Maconha dá barato e cana

    Além de não poder dar uma bola também não pode sair defendendo, porque defender o uso também é crime. Comparada a esta porra de bebida que estamos bebendo aqui, não é nada. No caso da maconha você não pode sequer juntar uma moçada e levar este papo. Está no direito do livre uso do seu corpo. Isso faz limite também com o aborto, pois se o corpo é meu e eu não quero ter um filho, por que não?
    A repressão às drogas é o resquício mais antigo e retrógrado que possa existir dentro da nossa situação jurídica, constitucional de um modo geral. É uma coisa católica, feudal, medieval mesmo! É uma coisa de 1400, em que você queimava bruxa em praça pública; hoje quando você prende um garoto porque ele acendeu um baseado, está repetindo o mesmo gesto. É uma humilhação.

Ministério da Cultura dá futuro

    Todo e qualquer Ministério da Cultura, onde quer que ele exista, é um órgão fascista, necessariamente. A cultura enquanto tal não é administrável, ela é maior do que o Estado, vem antes dele e vai continuar existindo se ele desaparecer. A cultura não cabe dentro da política e sim a política cabe dentro da cultura. É o inverso.

Tá todo mundo mamando

    Não é bem assim. Quer dizer, até certo ponto ela consegue seus efeitos pois o Estado nunca deixará de tentar administrar a cultura. Você não pode impedir o Estado de interferir, mas o nosso papel enquanto intelectuais independentes, enquanto Pícaros e eu gostaria que você colocasse aí que eu também sou pícaro é o de continuar produzindo cultura, picarescamente. E o papel do Pícaro é veicular coisas em um nível mais genérico, mais teórico, mas cheio de curtição.

Poesia russa e Maiakovski

    0 povo russo é um dos povos mais talentosos da terra. A poesia deles é uma coisa extraordinária. Maiakovski é um dos maiores poetas do século XX e deu a sorte de ser o porta voz da revolução. Você não pode querer ser um poeta da estatura dele porque nós não estamos vivendo aquelas circunstâncias históricas. Não sei se você compartilha com a minha idéia. Os momentos são irrepetíveis.
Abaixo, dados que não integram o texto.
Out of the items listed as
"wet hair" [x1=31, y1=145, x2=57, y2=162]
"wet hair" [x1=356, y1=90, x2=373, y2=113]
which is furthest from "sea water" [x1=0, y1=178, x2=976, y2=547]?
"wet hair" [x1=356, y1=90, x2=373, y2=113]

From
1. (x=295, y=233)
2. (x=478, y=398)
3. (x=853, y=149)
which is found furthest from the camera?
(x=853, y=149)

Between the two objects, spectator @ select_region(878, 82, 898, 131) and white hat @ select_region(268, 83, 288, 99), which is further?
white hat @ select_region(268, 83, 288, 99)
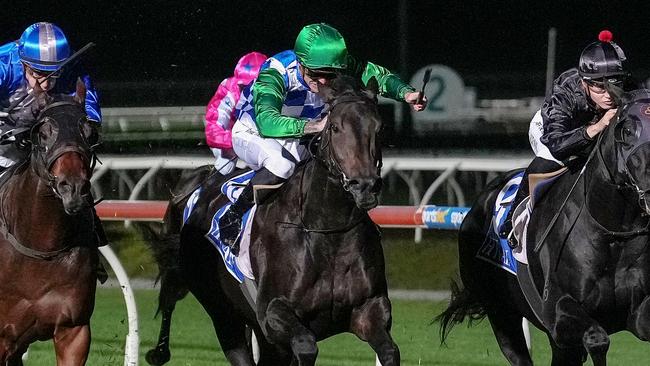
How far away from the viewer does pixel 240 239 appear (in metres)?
6.30

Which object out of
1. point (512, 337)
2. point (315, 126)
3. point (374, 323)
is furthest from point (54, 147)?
point (512, 337)

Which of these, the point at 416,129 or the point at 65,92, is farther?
the point at 416,129

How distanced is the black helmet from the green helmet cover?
96 centimetres

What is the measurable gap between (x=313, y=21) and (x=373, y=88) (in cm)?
719

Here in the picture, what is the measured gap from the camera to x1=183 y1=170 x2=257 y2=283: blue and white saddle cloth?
20.4 feet

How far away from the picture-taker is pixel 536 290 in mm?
6133

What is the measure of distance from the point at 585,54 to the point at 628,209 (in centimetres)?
66

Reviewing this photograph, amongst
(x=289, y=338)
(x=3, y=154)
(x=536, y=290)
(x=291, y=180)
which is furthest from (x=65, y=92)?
(x=536, y=290)

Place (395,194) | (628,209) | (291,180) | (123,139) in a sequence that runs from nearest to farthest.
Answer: (628,209) < (291,180) < (395,194) < (123,139)

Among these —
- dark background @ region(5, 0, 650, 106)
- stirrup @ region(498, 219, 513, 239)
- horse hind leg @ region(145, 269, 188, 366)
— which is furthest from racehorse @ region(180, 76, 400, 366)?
dark background @ region(5, 0, 650, 106)

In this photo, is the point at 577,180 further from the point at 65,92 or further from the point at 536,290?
the point at 65,92

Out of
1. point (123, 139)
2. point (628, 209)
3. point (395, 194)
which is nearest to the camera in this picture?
point (628, 209)

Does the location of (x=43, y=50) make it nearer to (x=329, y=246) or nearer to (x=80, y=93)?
(x=80, y=93)

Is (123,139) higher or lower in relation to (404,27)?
lower
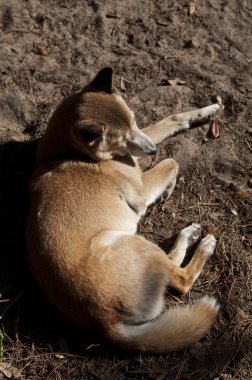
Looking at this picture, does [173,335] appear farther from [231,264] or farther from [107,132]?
[107,132]

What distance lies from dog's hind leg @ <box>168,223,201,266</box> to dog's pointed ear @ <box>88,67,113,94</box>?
1.50 metres

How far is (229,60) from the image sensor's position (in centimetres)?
584

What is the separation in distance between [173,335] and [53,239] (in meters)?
1.23

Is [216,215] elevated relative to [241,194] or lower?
lower

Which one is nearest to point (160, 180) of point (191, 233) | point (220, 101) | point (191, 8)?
point (191, 233)

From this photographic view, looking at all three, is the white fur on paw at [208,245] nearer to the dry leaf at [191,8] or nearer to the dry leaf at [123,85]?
the dry leaf at [123,85]

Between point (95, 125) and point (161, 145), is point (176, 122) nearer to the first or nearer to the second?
point (161, 145)

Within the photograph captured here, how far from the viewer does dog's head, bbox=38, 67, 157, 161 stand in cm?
443

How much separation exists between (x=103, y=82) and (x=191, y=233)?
1.64 m

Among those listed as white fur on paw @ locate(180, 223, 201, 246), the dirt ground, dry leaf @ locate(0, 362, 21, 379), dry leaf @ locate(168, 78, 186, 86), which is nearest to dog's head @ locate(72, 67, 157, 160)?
the dirt ground

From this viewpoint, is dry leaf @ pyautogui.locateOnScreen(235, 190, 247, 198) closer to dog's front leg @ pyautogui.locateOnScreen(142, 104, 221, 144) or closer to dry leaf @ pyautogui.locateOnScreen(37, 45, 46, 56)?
dog's front leg @ pyautogui.locateOnScreen(142, 104, 221, 144)

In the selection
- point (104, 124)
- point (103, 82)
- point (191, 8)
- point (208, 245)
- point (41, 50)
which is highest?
point (191, 8)

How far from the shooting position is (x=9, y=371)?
418 cm

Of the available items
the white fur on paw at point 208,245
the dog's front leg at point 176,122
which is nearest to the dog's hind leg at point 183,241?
the white fur on paw at point 208,245
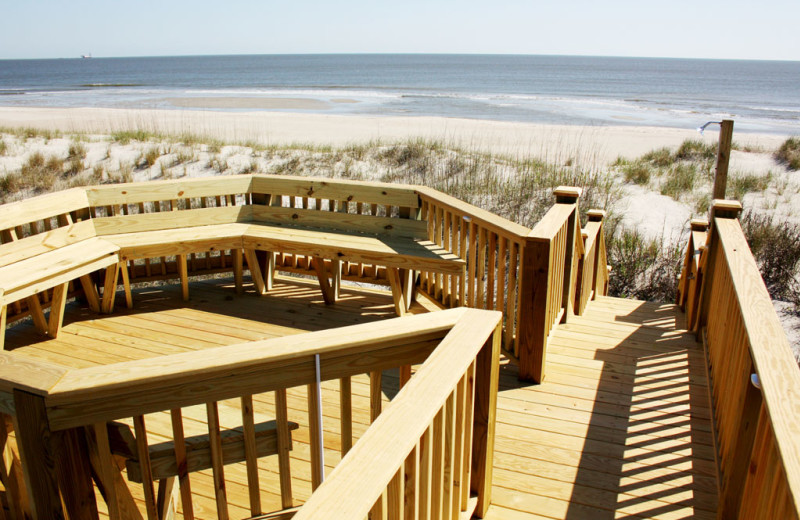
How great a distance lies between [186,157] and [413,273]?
959 cm

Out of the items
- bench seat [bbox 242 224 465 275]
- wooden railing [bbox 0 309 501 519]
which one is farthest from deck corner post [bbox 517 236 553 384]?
wooden railing [bbox 0 309 501 519]

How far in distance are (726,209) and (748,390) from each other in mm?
1964

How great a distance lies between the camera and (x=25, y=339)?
4738 mm

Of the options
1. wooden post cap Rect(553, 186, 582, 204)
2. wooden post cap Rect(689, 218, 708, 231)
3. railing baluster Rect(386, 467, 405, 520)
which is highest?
wooden post cap Rect(553, 186, 582, 204)

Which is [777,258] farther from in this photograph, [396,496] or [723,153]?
[396,496]

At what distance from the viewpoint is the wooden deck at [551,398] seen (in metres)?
2.95

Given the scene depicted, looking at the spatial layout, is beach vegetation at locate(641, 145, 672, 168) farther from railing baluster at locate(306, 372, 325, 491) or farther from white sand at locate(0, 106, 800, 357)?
railing baluster at locate(306, 372, 325, 491)

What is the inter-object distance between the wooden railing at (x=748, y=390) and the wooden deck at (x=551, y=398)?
240 millimetres

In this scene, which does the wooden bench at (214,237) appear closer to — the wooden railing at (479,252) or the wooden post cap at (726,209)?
the wooden railing at (479,252)

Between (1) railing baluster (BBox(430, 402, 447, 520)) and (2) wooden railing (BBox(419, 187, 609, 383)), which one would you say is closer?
(1) railing baluster (BBox(430, 402, 447, 520))

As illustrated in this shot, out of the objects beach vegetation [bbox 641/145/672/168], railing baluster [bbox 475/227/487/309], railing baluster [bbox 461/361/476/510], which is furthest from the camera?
beach vegetation [bbox 641/145/672/168]

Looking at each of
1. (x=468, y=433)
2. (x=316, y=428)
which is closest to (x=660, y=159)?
(x=468, y=433)

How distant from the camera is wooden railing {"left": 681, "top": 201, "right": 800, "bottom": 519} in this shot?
1751 mm

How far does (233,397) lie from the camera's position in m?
1.85
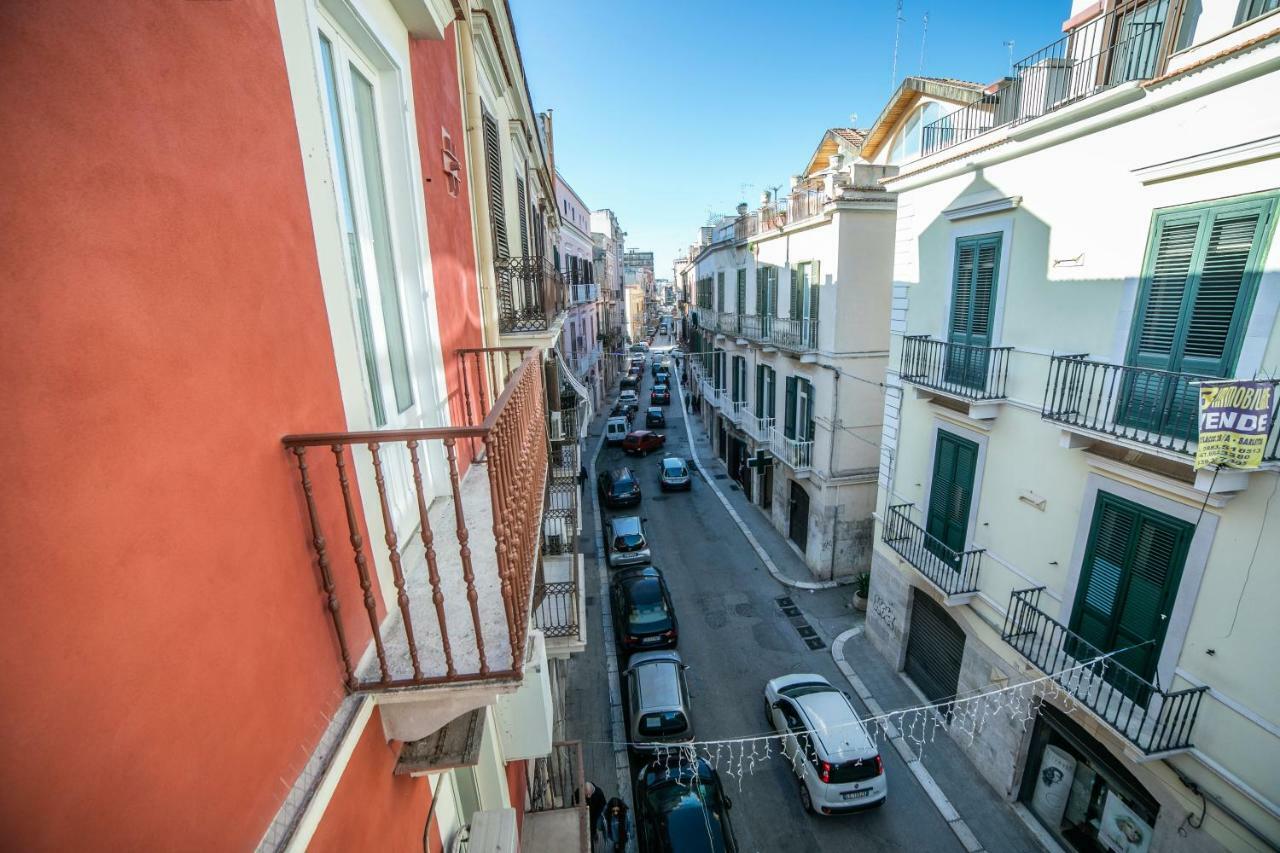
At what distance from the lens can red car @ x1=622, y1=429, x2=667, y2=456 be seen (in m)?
25.5

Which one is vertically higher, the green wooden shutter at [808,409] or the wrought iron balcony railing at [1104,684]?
the green wooden shutter at [808,409]

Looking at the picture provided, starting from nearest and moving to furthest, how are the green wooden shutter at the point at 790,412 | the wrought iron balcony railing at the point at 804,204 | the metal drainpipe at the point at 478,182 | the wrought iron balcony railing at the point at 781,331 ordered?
the metal drainpipe at the point at 478,182
the wrought iron balcony railing at the point at 804,204
the wrought iron balcony railing at the point at 781,331
the green wooden shutter at the point at 790,412

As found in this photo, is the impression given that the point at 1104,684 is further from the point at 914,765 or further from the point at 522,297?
the point at 522,297

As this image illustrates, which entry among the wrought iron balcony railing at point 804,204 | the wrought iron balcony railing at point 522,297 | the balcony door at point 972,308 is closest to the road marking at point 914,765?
the balcony door at point 972,308

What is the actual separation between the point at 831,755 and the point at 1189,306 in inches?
275

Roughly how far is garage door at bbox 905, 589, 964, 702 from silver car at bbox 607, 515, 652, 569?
264 inches

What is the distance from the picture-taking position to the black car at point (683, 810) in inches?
277

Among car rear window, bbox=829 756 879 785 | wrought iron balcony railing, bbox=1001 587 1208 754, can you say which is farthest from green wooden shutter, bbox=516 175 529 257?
car rear window, bbox=829 756 879 785

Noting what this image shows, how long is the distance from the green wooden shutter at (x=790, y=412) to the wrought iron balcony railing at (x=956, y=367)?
560cm

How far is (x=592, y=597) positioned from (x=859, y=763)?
7.50 metres

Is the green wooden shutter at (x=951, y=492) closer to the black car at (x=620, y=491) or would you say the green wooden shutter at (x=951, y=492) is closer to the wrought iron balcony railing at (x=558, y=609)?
the wrought iron balcony railing at (x=558, y=609)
Mil facetas: poeta, tradutor,..

    Inicialmente sou poeta. Acontece que não existe nenhum artista poeta, cineasta, artista plástico que não atinja um momento em que se vê obrigado a fazer uma reflexão sobre sua arte, os valores dela, o padrão estético, o que é melhor fazer, o que é pior fazer, além de umas tiragens de modelo, de clássicos para você, de um paradigma. Isto é um esforço.
Poesia e crítica são duas coisas complementares. Quem faz acaba tendo que pensar sobre o que faz. Aí cria se um circuito fecundo e rico entre a reflexão e a produção.

Pirataria no ar

    Vamos fazer uma distinção, não é acadêmica, é científica. Você tem que falar do plano sintático que é a linguagem e do plano pragmático que é o plano de consumo desta mensagem. As rádios e TV piratas se passam no pragmático, no plano do consumo de mensagem.
Vamos supor que a gente pedisse para o Julio Plaza programar Olavo Bilac no vídeo texto, verso X verso, alexandrino X alexandrino, daria um exemplo perfeito no qual o plano pragmático é avançado, é tecnologia de ponta, mas no plano sintático é retrógrado, coisa de poesia alternativa dos anos 70 que tem que ser pensada sob a luz dessa dialética.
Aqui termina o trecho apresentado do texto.